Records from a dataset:

-- -- --

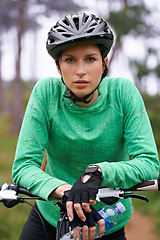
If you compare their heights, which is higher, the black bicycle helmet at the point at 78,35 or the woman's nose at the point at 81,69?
the black bicycle helmet at the point at 78,35

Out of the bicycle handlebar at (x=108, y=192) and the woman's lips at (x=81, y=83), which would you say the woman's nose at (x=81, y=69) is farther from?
the bicycle handlebar at (x=108, y=192)

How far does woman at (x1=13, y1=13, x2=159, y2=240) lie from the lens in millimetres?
2129

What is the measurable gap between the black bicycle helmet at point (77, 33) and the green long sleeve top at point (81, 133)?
0.94ft

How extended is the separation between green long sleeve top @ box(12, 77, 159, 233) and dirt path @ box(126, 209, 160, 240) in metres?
3.85

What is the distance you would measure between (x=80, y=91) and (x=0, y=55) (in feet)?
73.0

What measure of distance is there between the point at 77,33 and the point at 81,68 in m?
0.30

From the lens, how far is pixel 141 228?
636 cm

-- -- --

Written instruction >> Reproduce every record above word for word, omitting the pictures.

Right answer >>
If you compare their heights, which is higher, the black bicycle helmet at the point at 78,35 or the woman's nose at the point at 81,69?
the black bicycle helmet at the point at 78,35

Out of the bicycle handlebar at (x=108, y=192) and the woman's lips at (x=81, y=83), which would you say the woman's nose at (x=81, y=69) is farther from?
the bicycle handlebar at (x=108, y=192)

How far does woman at (x1=13, y1=13, x2=159, y2=240) lie from the lens in millimetres?
2129

What is the measurable gap between the black bicycle helmet at point (77, 33) and the green long sleeve top at point (81, 133)?
0.94ft

How extended is the separation between green long sleeve top @ box(12, 77, 159, 233) and dirt path @ box(126, 209, 160, 240) in metres?
3.85

What is the distance you would measure between (x=80, y=91) and (x=0, y=55) (in feet)?
73.0

What measure of distance is there between the point at 77,33 and the point at 81,68 in m?
0.30

From the lens, how far is pixel 141 228?
636 cm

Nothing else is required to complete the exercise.